The twins echoed her, chanting, “Both moms, both moms,” until Maggie had to press her palm flat to the counter just to stay upright.

Gwen crouched, folder forgotten, arms full of their kids, her laugh breaking in that startled, fragile way Maggie remembered from a thousand small moments — birthday candles, spilled cereal, chaos that made her soften. A strand of hair had slipped from her clip, catching on her cheek.

And Maggie, standing with the spoon still in her hand, felt the ache hit bone deep.

Because Rosie was right. They didn’t get this anymore. Not the noise, not the togetherness. Not both. Not for a long time.

“Hey,” Gwen said finally, looking up at her. Just one word. Careful.

“Hey,” Maggie answered, her voice rougher than she wanted.

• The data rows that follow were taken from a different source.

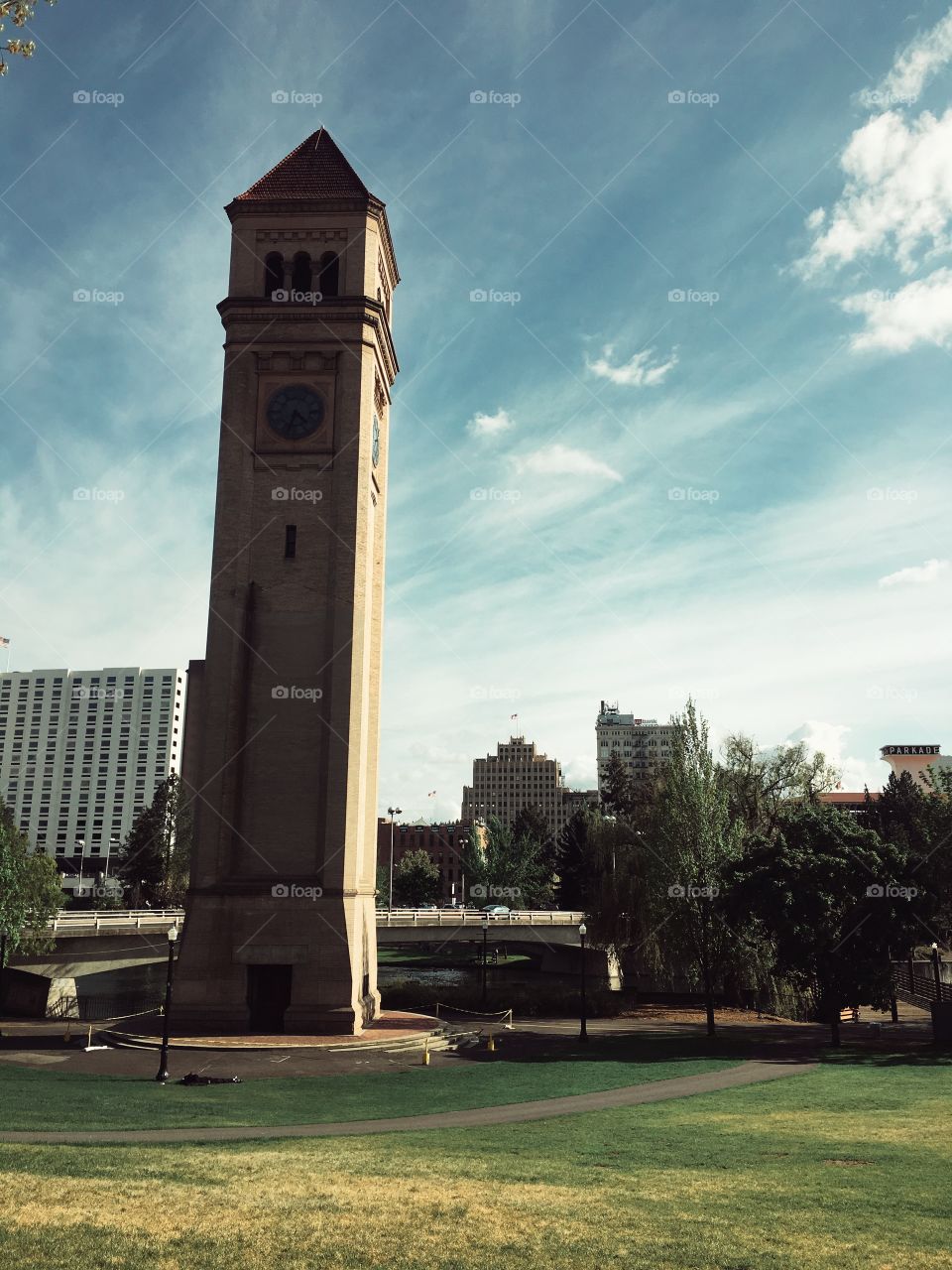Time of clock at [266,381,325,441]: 4:33
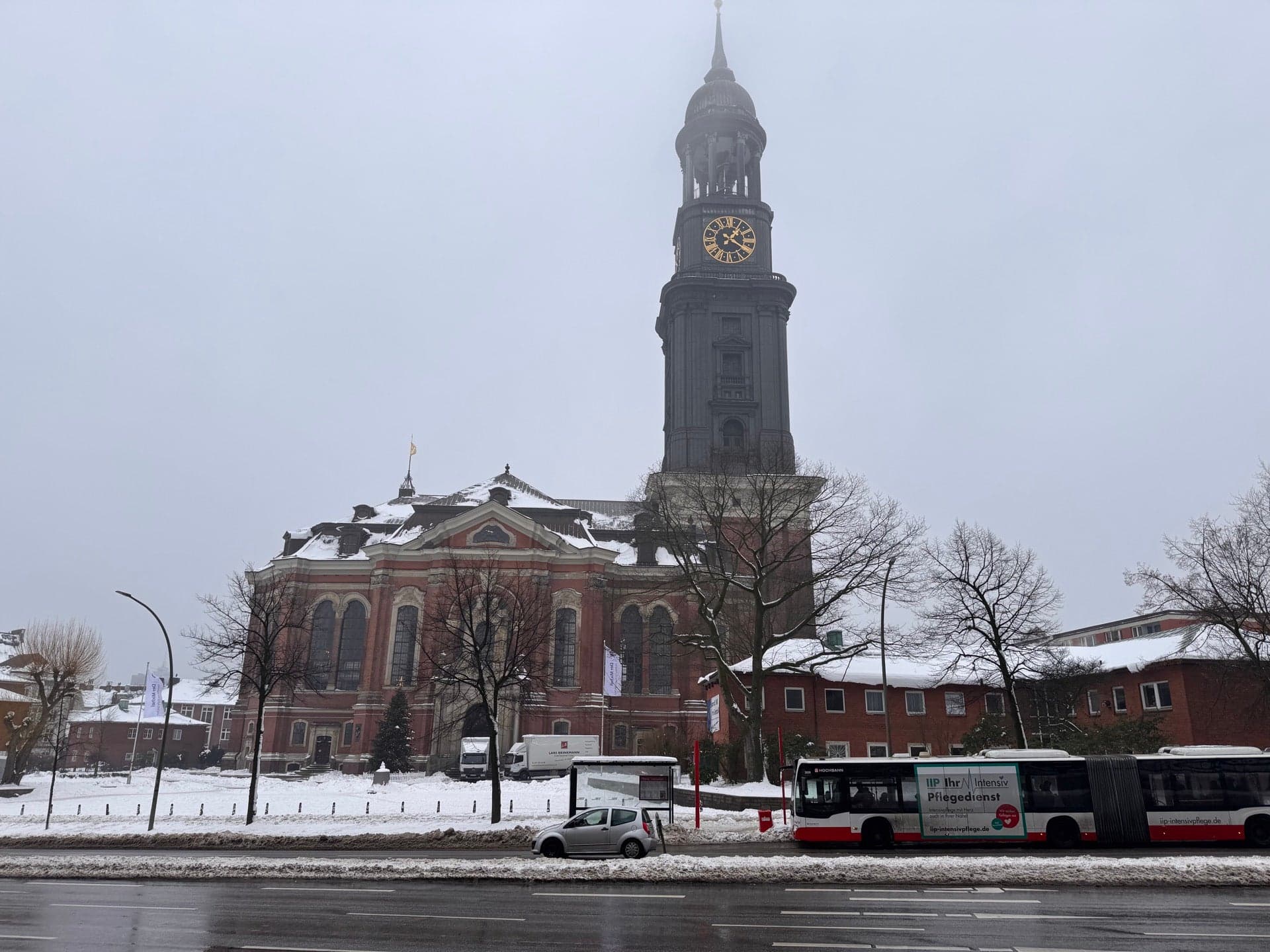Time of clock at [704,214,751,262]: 1:19
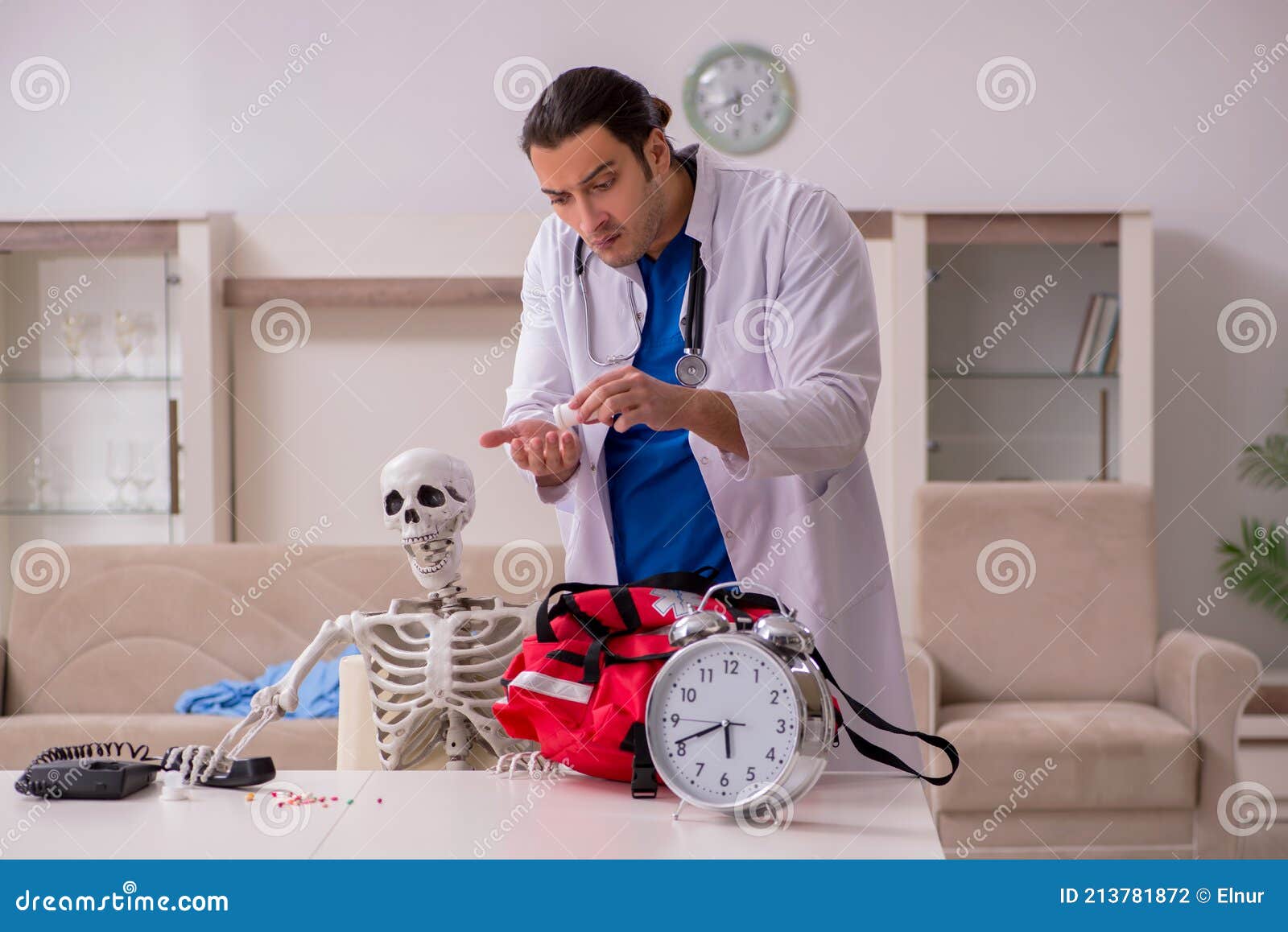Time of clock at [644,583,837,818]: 5:41
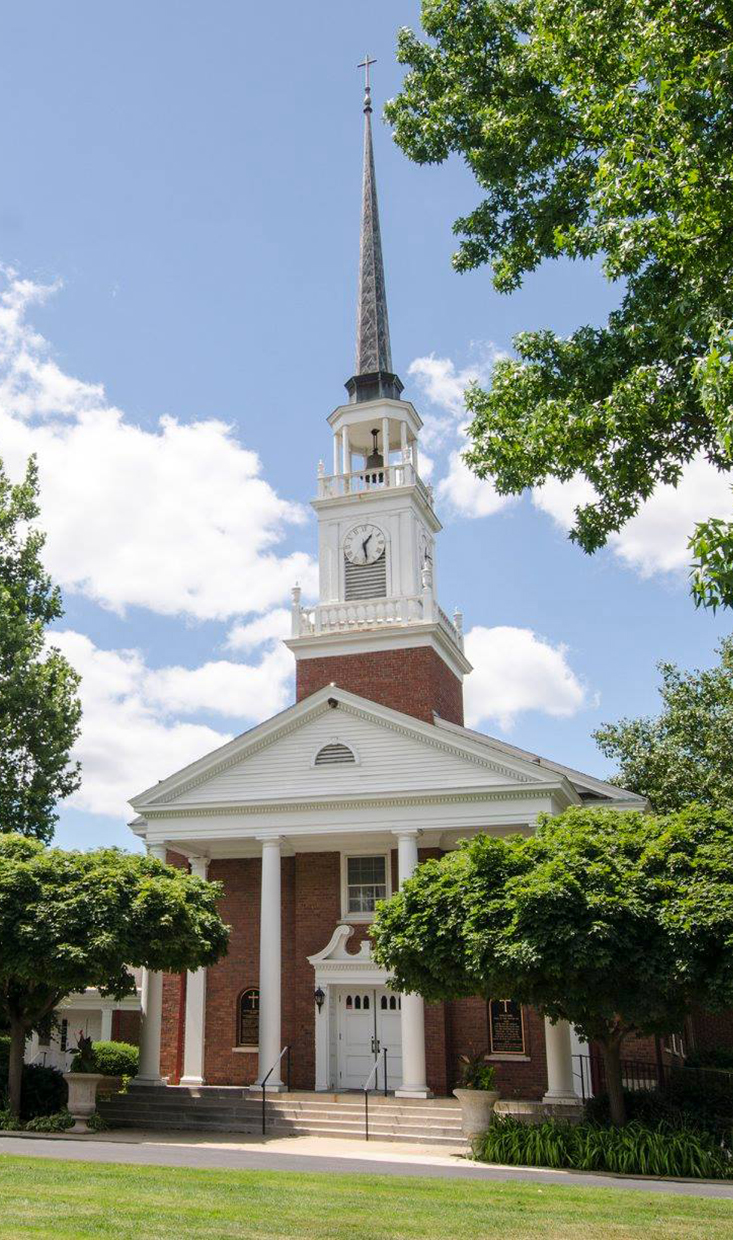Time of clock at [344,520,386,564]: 1:28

The kids tugged at Gwen’s hands, babbling about eggs and chocolate chips and Rosie’s sugar coup. For a moment, it almost felt like before — like an ordinary Monday morning when the house was alive and whole.

Then Gwen straightened, folder in hand again, smoothing her jacket back into place. “I’ve got to get to the office.”

A collective groan. Rosie’s lip wobbled. “But… muffins.”

Gwen kissed the top of her head. “Save me one.”

The twins chorused promises. Rosie beamed through her pout.

The door shut, and the house felt too quiet, even with the kids still shouting about who got to lick the spoon.

Maggie stirred the batter hard, forcing a smile. “All right, sous-chefs. Let’s make these the best muffins ever.”

The house looked the same, smelled the same, sounded the same — and yet it wasn’t.